I was disappointed that you took the alumni updates out of the magazine and placed them on the Internet. The updates are the main reason for reading.
Ed.: You’re not alone; many readers want to see the Class Notes back in print. Unfortunately, we simply do not have room to list this level of detail for every alumnus/alumna. We are considering options for secure but simpler online browsing; for now, if you keep minesonline.net bookmarked and create a login, you’ll find that searching for your classmates is quick and easy.
In my opinion the Mines alumni mag reads like every other college alumni rag. When I went to Mines, we weren’t like every other college. Nerdy, maybe, but we were different. I’d find the magazine more interesting if it were more edgy.
Mines is about natural resources. Discuss them and eliminate articles about ‘green’ energy, global warming and other such nonsense.

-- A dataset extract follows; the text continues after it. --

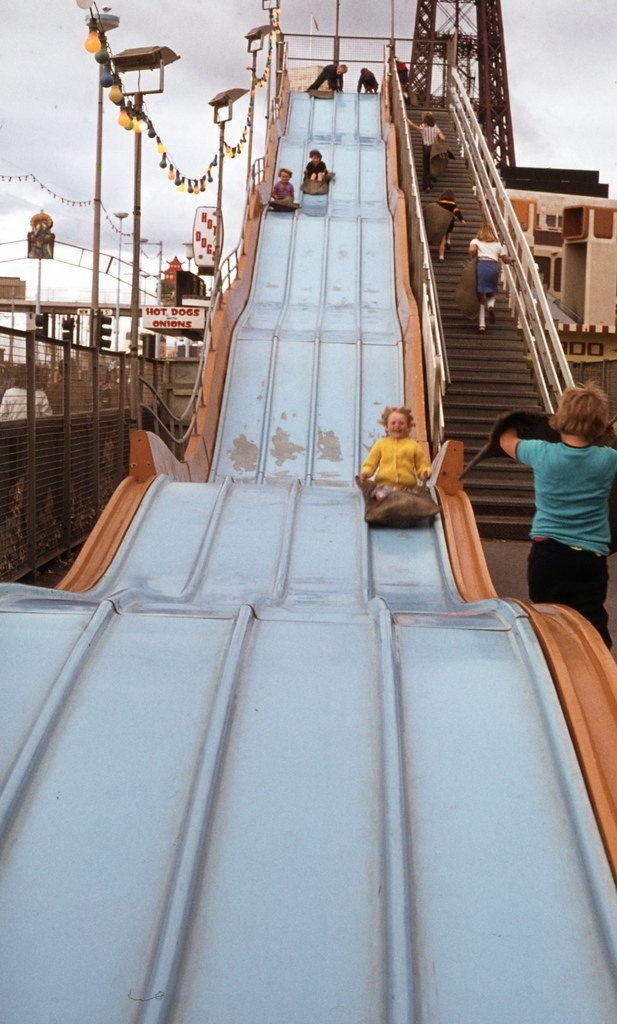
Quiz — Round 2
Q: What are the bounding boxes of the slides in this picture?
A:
[0,89,617,1022]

Ed.: Our goal is to tell Mines’ story in its entirety. While Mines’ reputation in natural resources continues to be excellent, students and faculty study and work in fields that are not directly related to them. In particular, research in alternative energy is expanding and necessary.
Alumni profiles seem to be directed at those who have succeeded in business and who give to Mines. There are a lot more alumni out there who are interesting and do not fit this profile.

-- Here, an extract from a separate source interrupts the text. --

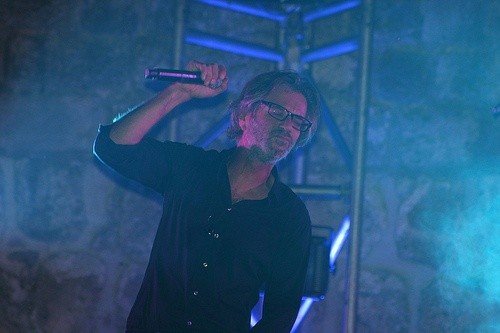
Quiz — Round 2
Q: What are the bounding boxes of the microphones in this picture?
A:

Ed.: While the value of donations to the school is indisputable, alumni featured in the magazine are chosen on the basis of interest to readers, not their level of giving. Transformative gifts to Mines are newsworthy and those who give them often have interesting stories to tell. However, we never reference a subject’s giving history before deciding to pursue a story. If you know of anyone connected to the school whom you think we should write about, please let us know.
If it is an alumni magazine, it needs to have some reasonable focus on alumni. I now consider it a school propaganda publication.

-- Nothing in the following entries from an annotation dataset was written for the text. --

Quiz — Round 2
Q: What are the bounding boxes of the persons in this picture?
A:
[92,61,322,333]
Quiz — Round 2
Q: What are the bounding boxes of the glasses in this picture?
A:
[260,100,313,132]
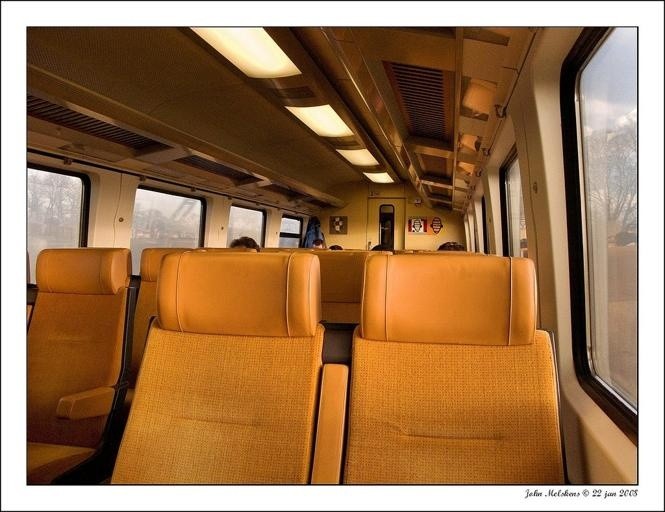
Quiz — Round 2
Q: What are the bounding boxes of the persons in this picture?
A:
[312,239,325,248]
[329,244,343,250]
[437,241,465,251]
[229,236,261,252]
[371,244,395,253]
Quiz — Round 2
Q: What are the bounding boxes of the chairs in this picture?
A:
[26,246,570,485]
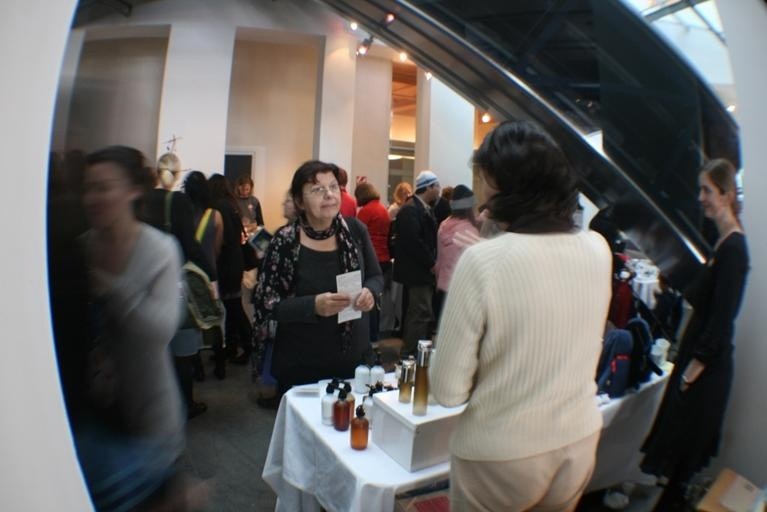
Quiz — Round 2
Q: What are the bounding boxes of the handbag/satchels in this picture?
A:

Ed.: Since the school stopped publishing Mines Today in 2000, Mines magazine has been published for both the campus and alumni communities. Most issues include a feature story on an alum, as well as profiles, Class Notes, Passings and other alumni news. We find articles about campus are read with interest by alumni (see survey results). The bottom line is, thanks to an outstanding legacy and the combined accomplishments of the many connected to the school, it’s a transformative period for Mines, and there is no shortage of good news. Please come back to campus and judge for yourself.